▶ _Required action 1_: Please decide whether each statement below agrees with the article on stocks that doubled, marking (a), (b) and (c) yes or no and quoting the deciding words from the article. (a) Virgin Galactic entered the market through a reverse merger into a shell company. (b) Virgin Galactic closed its first trading day at $7.22 a share. (c) Virgin Galactic already earns revenue.
▶ _Required action 2_:
Answer these questions from the article on stocks that doubled.
(a) How many of the three stocks were still in the single digits as of the writing?
(b) What is Virgin Galactic's current market cap?
(c) When does Virgin Galactic hope to start charging citizens for space travel?

One of the more exciting things in the stock market is when you buy a stock for under $20 and you catch a double. It's exciting because that (usually) means that you were right, and the market was wrong -- and your vision is vindicated. That's not only a huge boost to your ego, but it can also make for a nice increase in your brokerage account.
Virgin Galactic (SPCE 1.36%), Novavax (NVAX -1.08%), and Nordic American Tankers (NAT -1.31%) are three stocks that were all down into the single digits last year (two of them still are as of this writing). But market sentiment has changed dramatically for all three, and the stocks have doubled off their lows. Is there more room to run?
Should you buy this rocket ride?
The space airline Virgin Galactic had a strange non-IPO last year. Instead of the traditional method of being introduced into the market by investment bankers (who may or may not value your shares fairly), the company elected to do a reverse merger into a shell company that was already on the market. So it kind of snuck into the stock market.
On the first day, the stock was flat, closing at $11.75 a share. Then it fell dramatically to $7.22 in early December. And that's when the bulls rushed in. The price was all the way up around $18 recently. That's a nice 150% increase in less than two months. Its current market cap is $3.6 billion.
Virgin Galactic is a speculative play, not for the faint of heart. It's similar to a biotech stock in that the company has neither earnings nor revenue. It hopes to start charging citizens for space travel later this year.

▶ _Information provided_:

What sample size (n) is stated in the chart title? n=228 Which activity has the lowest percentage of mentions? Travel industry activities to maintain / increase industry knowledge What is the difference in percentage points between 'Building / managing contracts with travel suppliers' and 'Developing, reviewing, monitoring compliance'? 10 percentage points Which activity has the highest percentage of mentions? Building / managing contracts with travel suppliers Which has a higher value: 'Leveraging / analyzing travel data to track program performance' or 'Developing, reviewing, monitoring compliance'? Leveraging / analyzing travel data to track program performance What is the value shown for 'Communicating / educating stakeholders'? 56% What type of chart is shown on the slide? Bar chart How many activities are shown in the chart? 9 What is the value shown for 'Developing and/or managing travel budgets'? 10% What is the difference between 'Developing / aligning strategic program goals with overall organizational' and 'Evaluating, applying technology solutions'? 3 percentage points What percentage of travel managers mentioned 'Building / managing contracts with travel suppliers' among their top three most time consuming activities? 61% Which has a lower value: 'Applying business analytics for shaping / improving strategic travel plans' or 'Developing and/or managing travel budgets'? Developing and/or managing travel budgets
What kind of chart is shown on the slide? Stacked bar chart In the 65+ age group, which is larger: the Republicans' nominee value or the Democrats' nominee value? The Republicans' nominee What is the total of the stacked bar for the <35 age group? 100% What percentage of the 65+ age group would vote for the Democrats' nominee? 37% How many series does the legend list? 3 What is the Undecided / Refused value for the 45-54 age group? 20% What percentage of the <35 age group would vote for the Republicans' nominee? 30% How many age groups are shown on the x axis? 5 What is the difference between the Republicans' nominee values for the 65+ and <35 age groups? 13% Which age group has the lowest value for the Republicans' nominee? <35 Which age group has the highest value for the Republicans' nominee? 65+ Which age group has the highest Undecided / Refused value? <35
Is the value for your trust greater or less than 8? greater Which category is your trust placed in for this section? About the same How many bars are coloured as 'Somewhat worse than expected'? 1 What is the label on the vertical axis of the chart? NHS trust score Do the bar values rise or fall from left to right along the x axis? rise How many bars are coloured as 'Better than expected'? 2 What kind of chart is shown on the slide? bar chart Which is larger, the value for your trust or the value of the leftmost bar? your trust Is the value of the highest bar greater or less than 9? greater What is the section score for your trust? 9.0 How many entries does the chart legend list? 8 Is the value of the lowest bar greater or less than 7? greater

▶ _Task response 1_:
(a) Yes: "the company elected to do a reverse merger into a shell company that was already on the market"
(b) No: "On the first day, the stock was flat, closing at $11.75 a share."
(c) No: "the company has neither earnings nor revenue"

▶ _Task response 2_:
(a) Two
(b) $3.6 billion
(c) Later this year